When running the development server - which is what you get by running app.run()
, you get a single synchronous process, which means at most 1 request is being processed at a time.
By sticking Gunicorn in front of it in its default configuration and simply increasing the number of --workers
, what you get is essentially a number of processes (managed by Gunicorn) that each behave like the app.run()

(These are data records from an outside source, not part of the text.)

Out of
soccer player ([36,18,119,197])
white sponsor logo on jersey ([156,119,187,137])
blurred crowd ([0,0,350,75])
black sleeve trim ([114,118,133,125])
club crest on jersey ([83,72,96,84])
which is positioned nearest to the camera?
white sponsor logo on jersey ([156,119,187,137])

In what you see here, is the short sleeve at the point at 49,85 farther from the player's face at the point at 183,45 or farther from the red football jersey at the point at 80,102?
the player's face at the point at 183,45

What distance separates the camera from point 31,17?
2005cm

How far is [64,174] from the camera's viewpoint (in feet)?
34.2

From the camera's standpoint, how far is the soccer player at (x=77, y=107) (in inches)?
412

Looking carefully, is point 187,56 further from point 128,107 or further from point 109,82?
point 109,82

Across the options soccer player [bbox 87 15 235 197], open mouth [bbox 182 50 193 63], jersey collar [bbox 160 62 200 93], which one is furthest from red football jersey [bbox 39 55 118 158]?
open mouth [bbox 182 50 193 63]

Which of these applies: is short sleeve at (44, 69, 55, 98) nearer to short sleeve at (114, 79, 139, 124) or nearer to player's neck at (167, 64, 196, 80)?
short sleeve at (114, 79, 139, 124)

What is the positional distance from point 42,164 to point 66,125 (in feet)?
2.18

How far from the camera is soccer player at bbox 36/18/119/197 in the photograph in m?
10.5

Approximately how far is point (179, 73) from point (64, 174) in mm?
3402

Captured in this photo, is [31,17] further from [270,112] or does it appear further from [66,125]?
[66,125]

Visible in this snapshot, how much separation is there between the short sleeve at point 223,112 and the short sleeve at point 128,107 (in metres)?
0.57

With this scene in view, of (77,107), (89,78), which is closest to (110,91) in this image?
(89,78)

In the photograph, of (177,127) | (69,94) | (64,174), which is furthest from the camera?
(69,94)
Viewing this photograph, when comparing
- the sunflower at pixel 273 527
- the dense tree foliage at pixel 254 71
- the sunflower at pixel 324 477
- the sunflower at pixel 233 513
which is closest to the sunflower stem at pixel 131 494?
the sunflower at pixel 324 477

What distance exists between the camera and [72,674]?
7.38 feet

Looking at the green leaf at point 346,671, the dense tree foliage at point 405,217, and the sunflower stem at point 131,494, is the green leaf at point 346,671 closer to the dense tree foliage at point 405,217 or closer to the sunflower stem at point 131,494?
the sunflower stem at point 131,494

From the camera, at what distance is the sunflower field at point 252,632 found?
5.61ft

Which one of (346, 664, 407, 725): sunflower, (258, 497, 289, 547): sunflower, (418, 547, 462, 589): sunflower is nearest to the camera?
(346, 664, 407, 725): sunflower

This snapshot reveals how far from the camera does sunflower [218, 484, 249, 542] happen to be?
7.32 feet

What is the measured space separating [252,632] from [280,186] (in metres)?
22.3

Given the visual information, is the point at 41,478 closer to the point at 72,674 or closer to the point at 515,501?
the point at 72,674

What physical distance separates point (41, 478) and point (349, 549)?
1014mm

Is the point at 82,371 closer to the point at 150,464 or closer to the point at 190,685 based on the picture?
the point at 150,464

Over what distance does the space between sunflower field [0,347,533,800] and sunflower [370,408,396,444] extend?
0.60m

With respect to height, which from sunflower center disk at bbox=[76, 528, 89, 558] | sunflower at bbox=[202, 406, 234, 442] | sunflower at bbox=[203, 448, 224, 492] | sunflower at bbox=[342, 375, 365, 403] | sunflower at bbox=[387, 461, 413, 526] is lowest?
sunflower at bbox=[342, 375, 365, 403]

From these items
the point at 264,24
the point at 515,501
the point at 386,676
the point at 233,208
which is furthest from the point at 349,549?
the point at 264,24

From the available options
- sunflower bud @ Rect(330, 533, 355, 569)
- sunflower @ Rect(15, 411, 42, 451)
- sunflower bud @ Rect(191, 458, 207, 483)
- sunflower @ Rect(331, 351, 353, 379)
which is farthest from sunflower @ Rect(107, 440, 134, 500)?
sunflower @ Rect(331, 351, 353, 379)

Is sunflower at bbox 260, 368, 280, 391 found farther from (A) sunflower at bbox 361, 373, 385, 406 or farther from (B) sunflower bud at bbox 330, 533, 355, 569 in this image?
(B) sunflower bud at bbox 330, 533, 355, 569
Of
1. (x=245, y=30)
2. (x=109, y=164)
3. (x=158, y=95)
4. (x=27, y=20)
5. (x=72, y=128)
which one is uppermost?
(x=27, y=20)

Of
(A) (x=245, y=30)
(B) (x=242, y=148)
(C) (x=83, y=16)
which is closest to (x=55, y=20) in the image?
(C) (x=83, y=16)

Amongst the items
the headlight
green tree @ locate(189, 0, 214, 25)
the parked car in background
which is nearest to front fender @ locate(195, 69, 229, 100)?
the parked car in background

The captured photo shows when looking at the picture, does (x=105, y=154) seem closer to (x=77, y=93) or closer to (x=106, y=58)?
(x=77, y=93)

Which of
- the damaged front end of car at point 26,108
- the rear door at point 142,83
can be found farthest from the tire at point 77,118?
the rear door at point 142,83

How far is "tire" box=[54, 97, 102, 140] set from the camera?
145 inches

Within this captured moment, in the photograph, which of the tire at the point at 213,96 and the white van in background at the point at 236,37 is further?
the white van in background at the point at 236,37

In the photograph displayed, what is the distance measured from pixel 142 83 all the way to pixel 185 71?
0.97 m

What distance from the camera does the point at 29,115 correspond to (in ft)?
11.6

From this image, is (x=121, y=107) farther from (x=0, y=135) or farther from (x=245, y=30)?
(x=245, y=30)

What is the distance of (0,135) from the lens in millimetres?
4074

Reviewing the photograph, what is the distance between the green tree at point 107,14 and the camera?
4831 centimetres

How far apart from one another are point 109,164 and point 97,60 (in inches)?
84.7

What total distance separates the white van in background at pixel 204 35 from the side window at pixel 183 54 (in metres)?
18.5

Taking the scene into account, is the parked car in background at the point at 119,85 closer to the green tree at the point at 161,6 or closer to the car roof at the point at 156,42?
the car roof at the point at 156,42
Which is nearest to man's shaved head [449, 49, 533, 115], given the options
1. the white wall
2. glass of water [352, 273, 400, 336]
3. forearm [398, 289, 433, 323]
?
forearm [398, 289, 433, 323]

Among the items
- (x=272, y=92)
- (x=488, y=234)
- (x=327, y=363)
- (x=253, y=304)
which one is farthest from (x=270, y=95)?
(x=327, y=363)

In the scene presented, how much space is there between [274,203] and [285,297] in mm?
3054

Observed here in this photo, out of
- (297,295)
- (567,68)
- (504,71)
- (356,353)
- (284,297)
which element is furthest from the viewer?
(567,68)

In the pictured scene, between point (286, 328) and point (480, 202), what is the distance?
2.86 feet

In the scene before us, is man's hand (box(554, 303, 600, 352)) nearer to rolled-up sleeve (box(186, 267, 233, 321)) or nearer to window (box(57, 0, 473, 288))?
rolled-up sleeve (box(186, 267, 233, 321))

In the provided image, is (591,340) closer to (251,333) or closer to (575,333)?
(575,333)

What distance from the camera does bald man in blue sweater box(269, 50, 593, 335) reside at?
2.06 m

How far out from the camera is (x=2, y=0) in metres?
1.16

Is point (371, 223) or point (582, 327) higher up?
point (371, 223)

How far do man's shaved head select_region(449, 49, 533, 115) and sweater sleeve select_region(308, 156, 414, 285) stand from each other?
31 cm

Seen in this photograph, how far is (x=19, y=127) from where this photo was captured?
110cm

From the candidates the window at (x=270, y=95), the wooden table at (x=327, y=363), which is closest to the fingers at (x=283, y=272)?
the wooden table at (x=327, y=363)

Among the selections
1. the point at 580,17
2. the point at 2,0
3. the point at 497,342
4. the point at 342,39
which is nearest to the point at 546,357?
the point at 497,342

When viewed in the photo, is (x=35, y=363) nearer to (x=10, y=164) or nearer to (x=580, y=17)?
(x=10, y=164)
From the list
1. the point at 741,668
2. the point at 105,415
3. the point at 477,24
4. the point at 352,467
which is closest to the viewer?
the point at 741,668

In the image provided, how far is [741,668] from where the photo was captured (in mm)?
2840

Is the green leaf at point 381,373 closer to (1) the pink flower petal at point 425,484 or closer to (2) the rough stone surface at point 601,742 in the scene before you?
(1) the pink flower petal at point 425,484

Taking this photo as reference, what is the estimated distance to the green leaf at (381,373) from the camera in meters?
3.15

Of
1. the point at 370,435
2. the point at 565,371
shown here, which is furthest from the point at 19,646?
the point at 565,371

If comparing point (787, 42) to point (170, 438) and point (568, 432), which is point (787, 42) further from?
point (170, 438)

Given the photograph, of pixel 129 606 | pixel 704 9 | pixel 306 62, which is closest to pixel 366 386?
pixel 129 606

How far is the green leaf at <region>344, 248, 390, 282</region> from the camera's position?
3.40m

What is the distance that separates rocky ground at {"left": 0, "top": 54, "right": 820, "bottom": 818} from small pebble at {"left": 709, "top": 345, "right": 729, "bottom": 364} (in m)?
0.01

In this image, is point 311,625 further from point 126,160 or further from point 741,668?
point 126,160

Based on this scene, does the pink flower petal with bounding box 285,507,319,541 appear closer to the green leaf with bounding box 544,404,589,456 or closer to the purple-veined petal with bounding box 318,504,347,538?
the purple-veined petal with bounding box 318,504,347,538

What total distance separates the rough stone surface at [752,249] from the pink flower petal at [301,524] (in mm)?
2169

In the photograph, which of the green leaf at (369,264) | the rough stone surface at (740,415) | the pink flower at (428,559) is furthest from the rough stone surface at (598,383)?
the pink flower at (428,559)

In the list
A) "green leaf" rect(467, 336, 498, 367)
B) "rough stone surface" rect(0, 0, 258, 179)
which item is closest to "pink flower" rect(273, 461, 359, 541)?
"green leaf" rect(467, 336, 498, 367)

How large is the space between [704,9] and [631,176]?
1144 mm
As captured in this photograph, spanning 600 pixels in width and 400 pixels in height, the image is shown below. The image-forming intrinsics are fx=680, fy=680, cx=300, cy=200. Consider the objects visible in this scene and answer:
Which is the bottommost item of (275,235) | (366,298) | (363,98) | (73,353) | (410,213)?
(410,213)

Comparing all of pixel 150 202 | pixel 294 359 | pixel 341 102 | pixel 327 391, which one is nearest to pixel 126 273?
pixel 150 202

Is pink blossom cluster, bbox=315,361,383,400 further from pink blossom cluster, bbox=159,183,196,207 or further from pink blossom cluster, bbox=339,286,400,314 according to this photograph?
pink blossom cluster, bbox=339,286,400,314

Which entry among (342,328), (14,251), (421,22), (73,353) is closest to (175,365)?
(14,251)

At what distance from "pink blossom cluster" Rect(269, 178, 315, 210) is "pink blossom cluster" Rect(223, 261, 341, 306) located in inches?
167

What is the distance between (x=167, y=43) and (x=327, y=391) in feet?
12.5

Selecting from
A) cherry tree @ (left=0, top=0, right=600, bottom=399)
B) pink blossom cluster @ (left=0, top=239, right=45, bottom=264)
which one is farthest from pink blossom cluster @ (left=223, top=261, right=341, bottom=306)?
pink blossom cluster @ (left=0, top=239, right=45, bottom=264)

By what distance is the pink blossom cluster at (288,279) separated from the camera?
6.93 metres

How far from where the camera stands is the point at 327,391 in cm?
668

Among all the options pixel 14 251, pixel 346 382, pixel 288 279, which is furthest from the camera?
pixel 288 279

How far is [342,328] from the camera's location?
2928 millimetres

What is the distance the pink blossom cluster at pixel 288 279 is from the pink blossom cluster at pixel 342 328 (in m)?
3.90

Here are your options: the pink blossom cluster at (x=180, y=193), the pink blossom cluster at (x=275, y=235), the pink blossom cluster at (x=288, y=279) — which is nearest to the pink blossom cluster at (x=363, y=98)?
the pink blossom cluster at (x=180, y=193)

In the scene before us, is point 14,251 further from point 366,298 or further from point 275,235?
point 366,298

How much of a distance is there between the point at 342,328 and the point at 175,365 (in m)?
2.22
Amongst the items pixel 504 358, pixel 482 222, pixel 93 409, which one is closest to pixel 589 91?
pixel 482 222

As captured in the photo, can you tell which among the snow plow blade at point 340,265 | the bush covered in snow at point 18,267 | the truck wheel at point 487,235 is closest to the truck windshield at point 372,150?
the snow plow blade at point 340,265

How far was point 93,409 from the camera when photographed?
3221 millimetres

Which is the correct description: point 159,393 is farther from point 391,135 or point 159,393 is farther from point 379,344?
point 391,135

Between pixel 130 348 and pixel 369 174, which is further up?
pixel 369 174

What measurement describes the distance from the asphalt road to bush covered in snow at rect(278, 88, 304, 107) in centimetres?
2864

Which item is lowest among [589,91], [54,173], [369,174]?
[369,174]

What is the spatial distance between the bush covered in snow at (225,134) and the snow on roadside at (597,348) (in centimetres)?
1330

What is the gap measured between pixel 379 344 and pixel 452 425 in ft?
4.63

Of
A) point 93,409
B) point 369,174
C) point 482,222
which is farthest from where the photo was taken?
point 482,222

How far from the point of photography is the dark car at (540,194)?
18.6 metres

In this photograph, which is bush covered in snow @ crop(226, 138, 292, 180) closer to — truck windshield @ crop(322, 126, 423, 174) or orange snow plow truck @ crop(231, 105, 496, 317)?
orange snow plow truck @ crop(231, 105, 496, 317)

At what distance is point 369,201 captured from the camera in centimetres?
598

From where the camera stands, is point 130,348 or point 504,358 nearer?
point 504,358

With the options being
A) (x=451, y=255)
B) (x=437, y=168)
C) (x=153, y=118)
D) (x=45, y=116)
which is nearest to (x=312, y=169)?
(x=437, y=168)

development server. 4 workers == 4 concurrent requests. This is because Gunicorn uses its included sync
worker type by default.
It is important to note that Gunicorn also includes asynchronous workers, namely eventlet
and gevent
(and also tornado
, but that's best used with the Tornado framework, it seems). By specifying one of these async workers with the --worker-class
flag, what you get is Gunicorn managing a number of async processes, each of which managing its own concurrency. These processes don't use threads, but instead coroutines. Basically, within each process, still only 1 thing can be happening at a time (1 thread), but objects can be 'paused' when they are waiting on external processes to finish (think database queries or waiting on network I/O).
This means, if you're using one of Gunicorn's async workers, each worker can handle many more than a single request at a time. Just how many workers is best depends on the nature of your app, its environment, the hardware it runs on, etc. More details can be found on Gunicorn's design page and notes on how gevent works on its intro page.